Questions about pictured scenes -
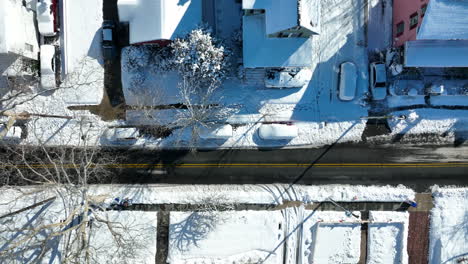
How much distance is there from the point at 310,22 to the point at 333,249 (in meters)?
14.5

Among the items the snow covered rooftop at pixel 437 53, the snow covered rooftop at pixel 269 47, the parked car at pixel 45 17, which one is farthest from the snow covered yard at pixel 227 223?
the parked car at pixel 45 17

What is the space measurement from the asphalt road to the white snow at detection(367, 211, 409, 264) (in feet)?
7.34

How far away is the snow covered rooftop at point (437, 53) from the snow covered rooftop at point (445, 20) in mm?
2042

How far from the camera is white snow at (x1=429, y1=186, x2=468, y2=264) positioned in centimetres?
2425

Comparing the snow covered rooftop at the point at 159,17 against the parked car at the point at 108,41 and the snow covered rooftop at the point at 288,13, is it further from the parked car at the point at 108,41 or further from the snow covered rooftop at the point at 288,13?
the snow covered rooftop at the point at 288,13

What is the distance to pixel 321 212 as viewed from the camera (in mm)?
24141

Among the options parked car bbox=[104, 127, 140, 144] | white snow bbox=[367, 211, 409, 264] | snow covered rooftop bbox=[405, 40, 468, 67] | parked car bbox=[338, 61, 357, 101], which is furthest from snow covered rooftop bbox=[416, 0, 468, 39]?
parked car bbox=[104, 127, 140, 144]

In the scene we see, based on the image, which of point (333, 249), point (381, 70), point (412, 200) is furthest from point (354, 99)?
point (333, 249)

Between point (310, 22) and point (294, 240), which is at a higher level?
point (310, 22)

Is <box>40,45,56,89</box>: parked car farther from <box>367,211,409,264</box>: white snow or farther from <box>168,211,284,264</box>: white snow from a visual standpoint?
<box>367,211,409,264</box>: white snow

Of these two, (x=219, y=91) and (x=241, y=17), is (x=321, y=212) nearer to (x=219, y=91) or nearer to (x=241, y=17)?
(x=219, y=91)

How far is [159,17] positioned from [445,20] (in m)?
15.3

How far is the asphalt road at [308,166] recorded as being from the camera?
78.7 ft

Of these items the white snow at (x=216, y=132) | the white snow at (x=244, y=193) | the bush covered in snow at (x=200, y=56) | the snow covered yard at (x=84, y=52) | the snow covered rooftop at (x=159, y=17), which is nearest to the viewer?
the snow covered rooftop at (x=159, y=17)
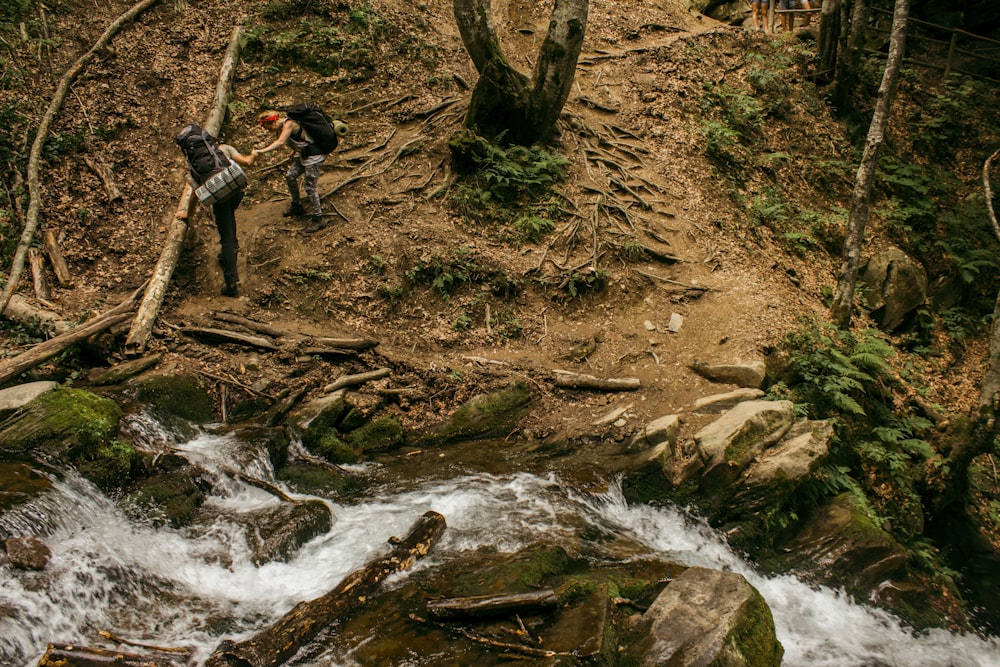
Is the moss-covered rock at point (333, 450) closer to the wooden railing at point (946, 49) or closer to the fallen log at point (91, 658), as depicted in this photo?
the fallen log at point (91, 658)

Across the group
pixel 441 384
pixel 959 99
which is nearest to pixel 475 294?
pixel 441 384

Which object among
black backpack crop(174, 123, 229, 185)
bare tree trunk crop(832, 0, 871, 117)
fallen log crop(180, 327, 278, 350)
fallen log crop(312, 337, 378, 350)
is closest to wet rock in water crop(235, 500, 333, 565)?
fallen log crop(312, 337, 378, 350)

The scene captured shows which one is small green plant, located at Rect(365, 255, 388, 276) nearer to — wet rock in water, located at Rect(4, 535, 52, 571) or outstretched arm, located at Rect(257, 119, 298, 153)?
outstretched arm, located at Rect(257, 119, 298, 153)

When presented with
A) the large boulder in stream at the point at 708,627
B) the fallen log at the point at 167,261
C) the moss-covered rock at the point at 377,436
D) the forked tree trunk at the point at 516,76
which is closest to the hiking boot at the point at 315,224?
the fallen log at the point at 167,261

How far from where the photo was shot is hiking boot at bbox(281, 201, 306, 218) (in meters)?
9.09

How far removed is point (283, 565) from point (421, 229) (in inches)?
216

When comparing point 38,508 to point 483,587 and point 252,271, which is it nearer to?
point 483,587

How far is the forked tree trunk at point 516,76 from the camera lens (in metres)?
9.62

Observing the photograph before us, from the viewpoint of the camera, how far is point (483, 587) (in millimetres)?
4641

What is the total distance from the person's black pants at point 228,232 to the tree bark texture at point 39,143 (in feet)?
7.76

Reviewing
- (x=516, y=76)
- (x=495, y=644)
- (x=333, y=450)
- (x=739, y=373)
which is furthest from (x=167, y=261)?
(x=739, y=373)

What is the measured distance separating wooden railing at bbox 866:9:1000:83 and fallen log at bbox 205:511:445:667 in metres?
15.1

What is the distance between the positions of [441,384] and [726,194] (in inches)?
271

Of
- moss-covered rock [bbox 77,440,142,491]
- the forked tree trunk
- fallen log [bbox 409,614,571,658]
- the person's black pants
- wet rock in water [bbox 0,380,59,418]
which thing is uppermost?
the forked tree trunk
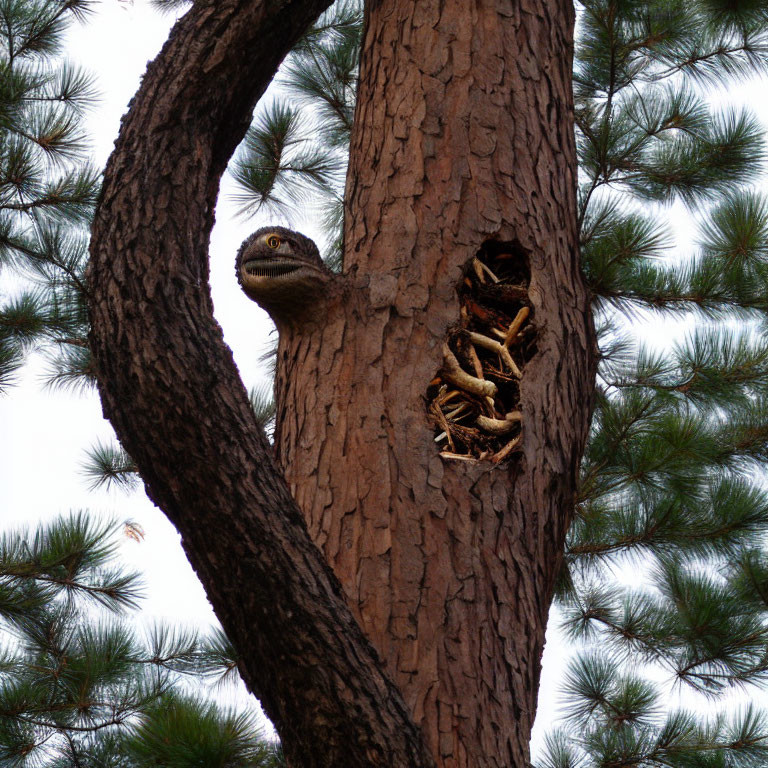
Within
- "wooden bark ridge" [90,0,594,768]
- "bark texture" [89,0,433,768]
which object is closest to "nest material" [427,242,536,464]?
"wooden bark ridge" [90,0,594,768]

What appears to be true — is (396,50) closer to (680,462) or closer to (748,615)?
(680,462)

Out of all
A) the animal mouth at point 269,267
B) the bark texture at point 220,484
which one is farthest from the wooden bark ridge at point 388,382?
the animal mouth at point 269,267

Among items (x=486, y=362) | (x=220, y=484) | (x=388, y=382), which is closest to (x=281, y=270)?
(x=388, y=382)

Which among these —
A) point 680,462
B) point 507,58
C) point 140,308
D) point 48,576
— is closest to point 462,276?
point 507,58

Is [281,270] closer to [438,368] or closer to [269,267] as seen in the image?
[269,267]

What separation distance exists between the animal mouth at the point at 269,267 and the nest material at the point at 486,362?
1.10ft

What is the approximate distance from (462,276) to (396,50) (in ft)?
2.07

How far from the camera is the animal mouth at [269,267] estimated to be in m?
1.89

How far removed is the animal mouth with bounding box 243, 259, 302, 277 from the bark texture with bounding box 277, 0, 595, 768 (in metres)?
0.11

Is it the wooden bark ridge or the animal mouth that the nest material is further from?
the animal mouth

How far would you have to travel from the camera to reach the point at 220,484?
1.34 metres

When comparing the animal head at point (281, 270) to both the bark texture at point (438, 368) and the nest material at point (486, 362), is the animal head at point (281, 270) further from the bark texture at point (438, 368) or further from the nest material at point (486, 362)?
the nest material at point (486, 362)

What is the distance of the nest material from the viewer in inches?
74.0

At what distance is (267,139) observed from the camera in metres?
3.76
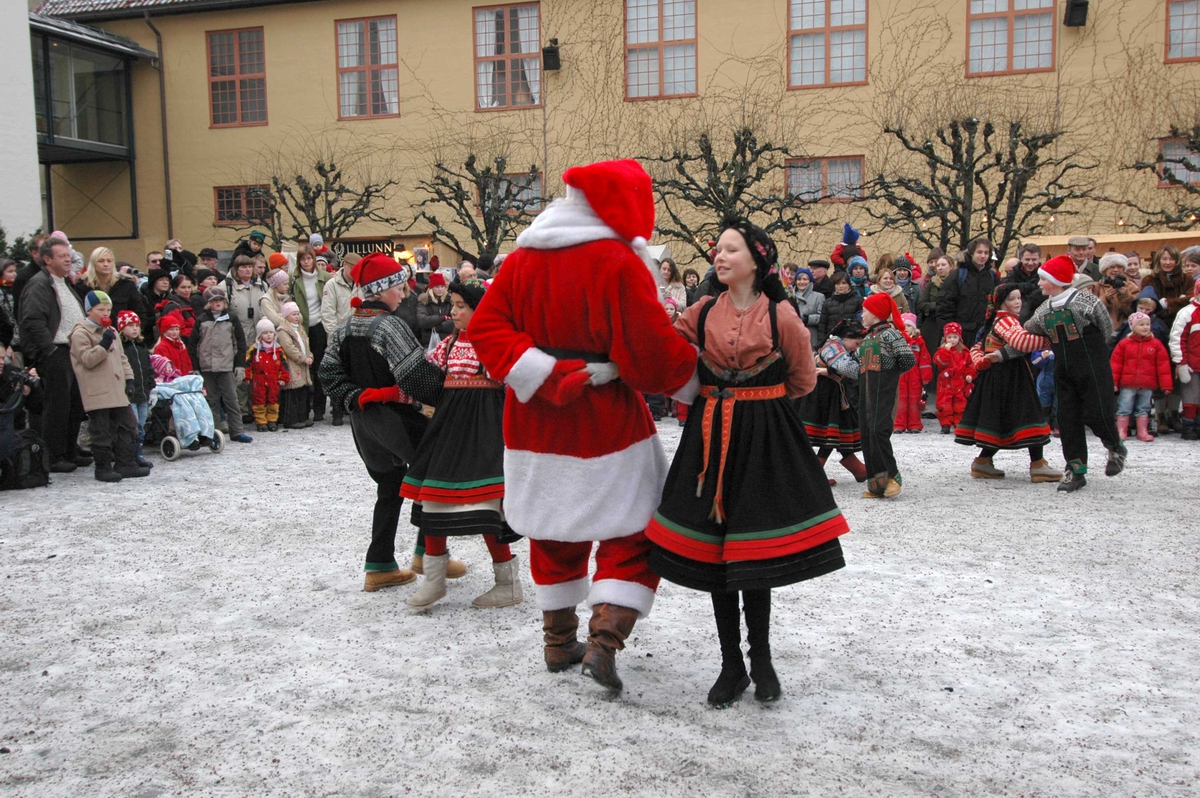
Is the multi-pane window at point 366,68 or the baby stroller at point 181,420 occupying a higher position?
the multi-pane window at point 366,68

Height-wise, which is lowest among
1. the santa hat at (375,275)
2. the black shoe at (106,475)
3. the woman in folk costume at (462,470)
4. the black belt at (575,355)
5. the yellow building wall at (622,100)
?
the black shoe at (106,475)

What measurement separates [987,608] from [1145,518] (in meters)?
2.65

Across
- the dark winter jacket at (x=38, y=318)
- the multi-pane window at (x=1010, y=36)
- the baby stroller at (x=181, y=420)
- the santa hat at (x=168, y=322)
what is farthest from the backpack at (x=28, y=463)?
the multi-pane window at (x=1010, y=36)

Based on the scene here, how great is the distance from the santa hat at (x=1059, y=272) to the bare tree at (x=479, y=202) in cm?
1481

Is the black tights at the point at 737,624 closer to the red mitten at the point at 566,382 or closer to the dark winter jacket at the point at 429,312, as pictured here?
the red mitten at the point at 566,382

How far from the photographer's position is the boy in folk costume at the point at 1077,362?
7477mm

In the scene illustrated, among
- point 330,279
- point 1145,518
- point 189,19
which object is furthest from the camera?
point 189,19

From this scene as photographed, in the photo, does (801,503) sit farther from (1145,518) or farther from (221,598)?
(1145,518)

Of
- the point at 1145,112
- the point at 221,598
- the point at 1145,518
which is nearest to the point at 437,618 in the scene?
the point at 221,598

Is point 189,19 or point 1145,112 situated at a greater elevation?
point 189,19

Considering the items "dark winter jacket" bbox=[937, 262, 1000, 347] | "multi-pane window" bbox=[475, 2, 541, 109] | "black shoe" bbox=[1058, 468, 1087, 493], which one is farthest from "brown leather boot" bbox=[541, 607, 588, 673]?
"multi-pane window" bbox=[475, 2, 541, 109]

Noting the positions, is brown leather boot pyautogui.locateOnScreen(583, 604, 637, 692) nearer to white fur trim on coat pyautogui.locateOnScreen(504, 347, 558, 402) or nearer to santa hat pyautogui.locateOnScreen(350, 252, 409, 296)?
white fur trim on coat pyautogui.locateOnScreen(504, 347, 558, 402)

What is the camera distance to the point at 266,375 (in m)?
11.6

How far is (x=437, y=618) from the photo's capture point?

TASK DIRECTIONS - Give back exactly the lines from the one containing "Considering the items" to the end of the material, both ends included.

OUTPUT FOR THIS EXERCISE -
Considering the items "dark winter jacket" bbox=[937, 262, 1000, 347] | "multi-pane window" bbox=[475, 2, 541, 109] | "black shoe" bbox=[1058, 468, 1087, 493], which one is farthest from "brown leather boot" bbox=[541, 607, 588, 673]?
"multi-pane window" bbox=[475, 2, 541, 109]

Noting the positions, is brown leather boot pyautogui.locateOnScreen(583, 604, 637, 692) nearer to white fur trim on coat pyautogui.locateOnScreen(504, 347, 558, 402) or nearer to santa hat pyautogui.locateOnScreen(350, 252, 409, 296)?
white fur trim on coat pyautogui.locateOnScreen(504, 347, 558, 402)

What is the camera distance to the point at 266,375 (in m)?
11.6

How far is (x=437, y=618) from the photo's capture point?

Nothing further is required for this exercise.